Time to introduce to another web portal launched this month, this one called Earthzine. It’s a webzine created by dedicated volunteers involved in Earth observation offering fresh perspective on the state of the planet.
My contribution to the launch is an interview with Rob Adam, who emerged from political incarceration during Apartheid to help lead South Africa’s scientific and technological renaissance. I spoke to Adam primarily about his role in GEO, an international collaboration to foster global sharing of oceanic, terrestrial and satellite-based Earth observations. Among other things, GEO could be a critical step towards better modeling of climate change.
Adam made two noteworthy observations on the energy challenge. One was the fact that coal has lost some of its shine even in South Africa, which needs energy to meet its development goals. Some of the many new coal-fired power projects in the offing there are being converted to nuclear projects (which he oversees as CEO of the South African Nuclear Energy Corporation). Adam explains that South Africa wants to pull its weight in the fight against climate change, but also that its leadership recognized that at some point in the future even this developing nation would have to pay the full price of coal — including its environmental costs. The net result, says Adam, is “a profound effect on the thinking on energy production and energy generation in South Africa.”

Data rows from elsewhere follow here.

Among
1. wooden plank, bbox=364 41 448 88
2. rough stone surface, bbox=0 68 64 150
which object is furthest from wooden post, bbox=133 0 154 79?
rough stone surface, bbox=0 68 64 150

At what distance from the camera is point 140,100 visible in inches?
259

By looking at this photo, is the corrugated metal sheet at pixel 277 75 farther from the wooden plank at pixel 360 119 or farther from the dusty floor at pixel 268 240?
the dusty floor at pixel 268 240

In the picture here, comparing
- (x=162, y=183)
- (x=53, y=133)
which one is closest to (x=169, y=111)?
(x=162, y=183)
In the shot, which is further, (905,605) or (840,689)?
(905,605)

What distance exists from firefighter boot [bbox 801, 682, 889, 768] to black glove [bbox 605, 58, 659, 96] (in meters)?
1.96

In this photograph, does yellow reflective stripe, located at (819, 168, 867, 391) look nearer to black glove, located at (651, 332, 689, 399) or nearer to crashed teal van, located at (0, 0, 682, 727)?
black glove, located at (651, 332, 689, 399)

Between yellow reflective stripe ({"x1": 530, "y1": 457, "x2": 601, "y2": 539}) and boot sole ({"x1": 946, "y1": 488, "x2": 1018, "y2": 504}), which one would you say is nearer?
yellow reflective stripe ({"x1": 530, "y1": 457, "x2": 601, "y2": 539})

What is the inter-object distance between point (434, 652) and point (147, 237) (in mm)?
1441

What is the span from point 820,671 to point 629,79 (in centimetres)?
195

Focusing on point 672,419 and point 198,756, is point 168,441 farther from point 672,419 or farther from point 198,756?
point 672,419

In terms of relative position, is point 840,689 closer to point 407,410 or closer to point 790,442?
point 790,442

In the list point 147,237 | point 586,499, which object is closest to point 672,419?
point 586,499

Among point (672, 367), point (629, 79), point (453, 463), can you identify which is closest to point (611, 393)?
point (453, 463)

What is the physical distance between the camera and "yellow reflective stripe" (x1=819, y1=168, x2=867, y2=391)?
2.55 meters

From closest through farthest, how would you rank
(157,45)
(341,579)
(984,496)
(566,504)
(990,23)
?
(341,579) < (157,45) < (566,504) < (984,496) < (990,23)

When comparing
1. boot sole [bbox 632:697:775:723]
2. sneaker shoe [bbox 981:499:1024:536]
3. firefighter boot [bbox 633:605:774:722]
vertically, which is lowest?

More profound to me was another comment by Adam, this time on the value of better modeling of weather and climate for renewable energy. Why? Because most renewable energy, as he points out, depends on the weather. How do you project where to put a wind farm or how much energy a solar park will produce if historic patterns of wind flow and cloud cover no longer hold? “The biggest challenge for renewables,” says Adam, “is climate change.”